An important and most recent decision of the Supreme Court of Queensland in Ali Al Moosawai v Luke Massey  QSC 169 delivered 24 June 2015, has found certain investigative powers of the Queensland Health Ombudsman wanting. The Court declared that a notice to a doctor accused of sexual misconduct with a patient, which required him to appear and answer questions at the Offices of Health Ombudsman, was invalid. Effectively a vanguard investigative power in s228 of the Health Ombudsman Act 2013 did not expressly allow such a power to be exercised. The Court criticised the manner in which the meaning of the word “information” was expressed in the various cross referenced provisions of this legislation rendering it “incomprehensible.” Sadly this outcome was avoidable. It was avoidable if the drafting of the empowering section had properly and clearly allowed the Health Ombudsman or delegated investigators the power to require information orally and any other specified information instead of purporting to do so cryptically.
The public is entitled to expect that an important regulator such as the Health Ombudsman is given the legislative muscle to deal with serious cases involving health care complaints. It is by no means draconian for regulators in this field to be given broad powers to require, among other things, information to be provided orally and on oath with limited basis for excusal. This is a power which is given expressly and clearly to an equivalent inter-state body in New South Wales, the Health Care complaints Commission under the Health Care Complaints Act 1993 (HCCA).
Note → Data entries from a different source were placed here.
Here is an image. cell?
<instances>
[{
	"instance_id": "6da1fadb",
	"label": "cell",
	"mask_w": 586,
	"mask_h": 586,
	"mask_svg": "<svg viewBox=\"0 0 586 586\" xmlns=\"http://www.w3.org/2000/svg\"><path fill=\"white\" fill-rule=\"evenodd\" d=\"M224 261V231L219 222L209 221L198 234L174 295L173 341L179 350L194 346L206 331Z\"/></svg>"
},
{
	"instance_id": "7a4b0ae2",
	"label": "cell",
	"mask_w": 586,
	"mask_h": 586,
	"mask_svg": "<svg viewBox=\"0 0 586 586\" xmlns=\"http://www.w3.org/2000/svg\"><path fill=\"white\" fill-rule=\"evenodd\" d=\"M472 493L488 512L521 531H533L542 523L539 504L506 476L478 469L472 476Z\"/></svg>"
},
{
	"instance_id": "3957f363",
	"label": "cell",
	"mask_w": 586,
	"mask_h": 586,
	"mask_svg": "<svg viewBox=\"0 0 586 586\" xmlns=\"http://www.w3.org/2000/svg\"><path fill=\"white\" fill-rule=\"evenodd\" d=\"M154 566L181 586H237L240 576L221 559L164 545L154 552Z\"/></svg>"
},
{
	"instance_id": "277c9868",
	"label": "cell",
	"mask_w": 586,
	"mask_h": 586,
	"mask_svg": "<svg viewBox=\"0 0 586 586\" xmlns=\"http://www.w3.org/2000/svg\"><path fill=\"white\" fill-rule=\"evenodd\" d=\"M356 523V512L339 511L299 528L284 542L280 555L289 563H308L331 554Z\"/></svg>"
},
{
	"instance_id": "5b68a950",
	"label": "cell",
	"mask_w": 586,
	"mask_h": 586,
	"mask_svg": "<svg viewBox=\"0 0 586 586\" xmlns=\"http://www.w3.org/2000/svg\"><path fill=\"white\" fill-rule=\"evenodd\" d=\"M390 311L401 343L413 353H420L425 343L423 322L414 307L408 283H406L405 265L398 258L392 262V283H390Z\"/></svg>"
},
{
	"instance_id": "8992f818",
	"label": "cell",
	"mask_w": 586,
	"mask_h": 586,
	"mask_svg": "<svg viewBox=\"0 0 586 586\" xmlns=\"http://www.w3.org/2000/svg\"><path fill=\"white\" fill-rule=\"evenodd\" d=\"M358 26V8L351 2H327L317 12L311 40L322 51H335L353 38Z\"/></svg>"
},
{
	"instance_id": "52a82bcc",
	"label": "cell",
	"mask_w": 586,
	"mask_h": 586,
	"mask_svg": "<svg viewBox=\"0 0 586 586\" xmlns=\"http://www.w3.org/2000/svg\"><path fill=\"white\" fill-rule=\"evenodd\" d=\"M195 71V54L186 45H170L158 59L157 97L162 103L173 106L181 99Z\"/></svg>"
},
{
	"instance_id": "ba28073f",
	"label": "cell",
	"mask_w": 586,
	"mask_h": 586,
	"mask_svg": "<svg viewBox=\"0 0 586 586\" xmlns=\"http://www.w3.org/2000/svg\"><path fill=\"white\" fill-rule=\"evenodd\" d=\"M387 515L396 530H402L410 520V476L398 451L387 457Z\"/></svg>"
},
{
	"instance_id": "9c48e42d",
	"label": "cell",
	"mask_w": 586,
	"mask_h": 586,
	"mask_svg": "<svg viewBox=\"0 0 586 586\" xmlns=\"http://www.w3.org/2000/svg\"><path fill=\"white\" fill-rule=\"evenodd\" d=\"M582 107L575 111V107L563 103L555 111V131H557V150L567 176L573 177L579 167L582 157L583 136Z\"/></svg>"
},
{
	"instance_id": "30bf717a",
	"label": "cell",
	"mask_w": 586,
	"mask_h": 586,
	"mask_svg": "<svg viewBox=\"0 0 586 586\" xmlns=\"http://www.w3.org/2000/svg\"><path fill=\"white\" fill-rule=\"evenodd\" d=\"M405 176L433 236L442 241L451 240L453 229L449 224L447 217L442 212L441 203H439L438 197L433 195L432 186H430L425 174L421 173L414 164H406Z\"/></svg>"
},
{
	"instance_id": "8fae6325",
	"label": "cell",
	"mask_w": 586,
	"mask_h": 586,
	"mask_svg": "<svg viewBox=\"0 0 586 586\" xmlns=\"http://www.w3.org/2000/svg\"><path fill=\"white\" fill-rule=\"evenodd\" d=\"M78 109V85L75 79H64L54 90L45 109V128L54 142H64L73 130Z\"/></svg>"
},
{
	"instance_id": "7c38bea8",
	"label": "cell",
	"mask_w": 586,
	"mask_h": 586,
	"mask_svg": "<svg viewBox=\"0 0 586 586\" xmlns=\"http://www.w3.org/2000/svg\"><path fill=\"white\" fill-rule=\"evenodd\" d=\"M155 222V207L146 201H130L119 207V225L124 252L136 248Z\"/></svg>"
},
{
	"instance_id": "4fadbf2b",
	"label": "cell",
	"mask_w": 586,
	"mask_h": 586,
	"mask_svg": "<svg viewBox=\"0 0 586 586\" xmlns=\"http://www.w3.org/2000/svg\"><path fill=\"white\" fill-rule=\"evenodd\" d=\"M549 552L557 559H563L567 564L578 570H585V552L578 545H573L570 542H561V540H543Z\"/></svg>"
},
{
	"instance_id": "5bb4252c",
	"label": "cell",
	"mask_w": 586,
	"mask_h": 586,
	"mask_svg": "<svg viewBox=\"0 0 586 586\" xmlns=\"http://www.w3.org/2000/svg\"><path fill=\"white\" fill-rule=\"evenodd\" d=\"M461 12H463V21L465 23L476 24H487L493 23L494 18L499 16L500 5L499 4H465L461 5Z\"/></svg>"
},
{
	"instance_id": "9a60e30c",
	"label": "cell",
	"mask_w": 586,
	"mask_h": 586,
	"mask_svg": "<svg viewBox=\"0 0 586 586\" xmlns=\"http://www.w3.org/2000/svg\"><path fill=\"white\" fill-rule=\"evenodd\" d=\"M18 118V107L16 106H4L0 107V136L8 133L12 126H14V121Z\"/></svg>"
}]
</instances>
S34A of the HCCA provides:
(1) If the Commission is investigating a complaint and is of the opinion that a person is capable of giving information, producing documents (including medical records) or giving evidence that would assist in the investigation, the Commission may, by notice in writing given to the person, require the person to do any one or more of the following:
(a) to give the Commission, by writing signed by the person (or, in the case of a corporation, by a competent officer of the corporation) and within such time as is reasonable, and in the manner, specified in the notice, any such information of which the person has knowledge,
(b) to produce to the Commission, in accordance with the notice, any such documents,
(c) to appear before the Commissioner or a member of staff of the Commission authorised by the Commissioner at a time and place specified in the notice that is reasonable and give any such evidence, either orally or in writing, and produce any such documents.
(4) A person who is subject to a requirement under subsection (1) must not, without reasonable excuse, fail to comply with the requirement.
In a footnote to that provision it is noted that a failure by a health practitioner to provide such information may constitute unsatisfactory professional conduct. Additionally and most importantly under S37A a person required to produce the information pursuant to a S34A request is not excused on the grounds of self-incrimination. This provision goes on to render any such information as inadmissible in civil or criminal proceedings, except disciplinary proceedings or for a breach of the Act eg for failure to produce the information under the request.
That similar provisions are not enacted in Queensland defies logic. Similar powers to the New South Wales provisions existed in Queensland for decades under the repealed Medical Act 1939. That Act was replaced with ambit health practitioner legislation under the Health Practitioners (Professional Standards) Act in 1999 which itself contained watered down powers from that which were contained in the Medical Act for requisition of information from health practitioners.
The illogicality of this situation can be illustrated by a hypothetical situation where a practitioner located at the southern end of the Gold Coast may be alleged to have committed serious misconduct. That practitioner may now thumb their nose at a request for the provision of oral information by the Queensland Health Ombudsman. However their colleague a few kilometres away over the border, who may be alleged to have committed the same type of conduct, would be lawfully obligated to answer questions about their conduct to the Health Care Complaints Commissioner. It is suggested that such an anomaly is in need of quite urgent legislative reform following the decision in this case.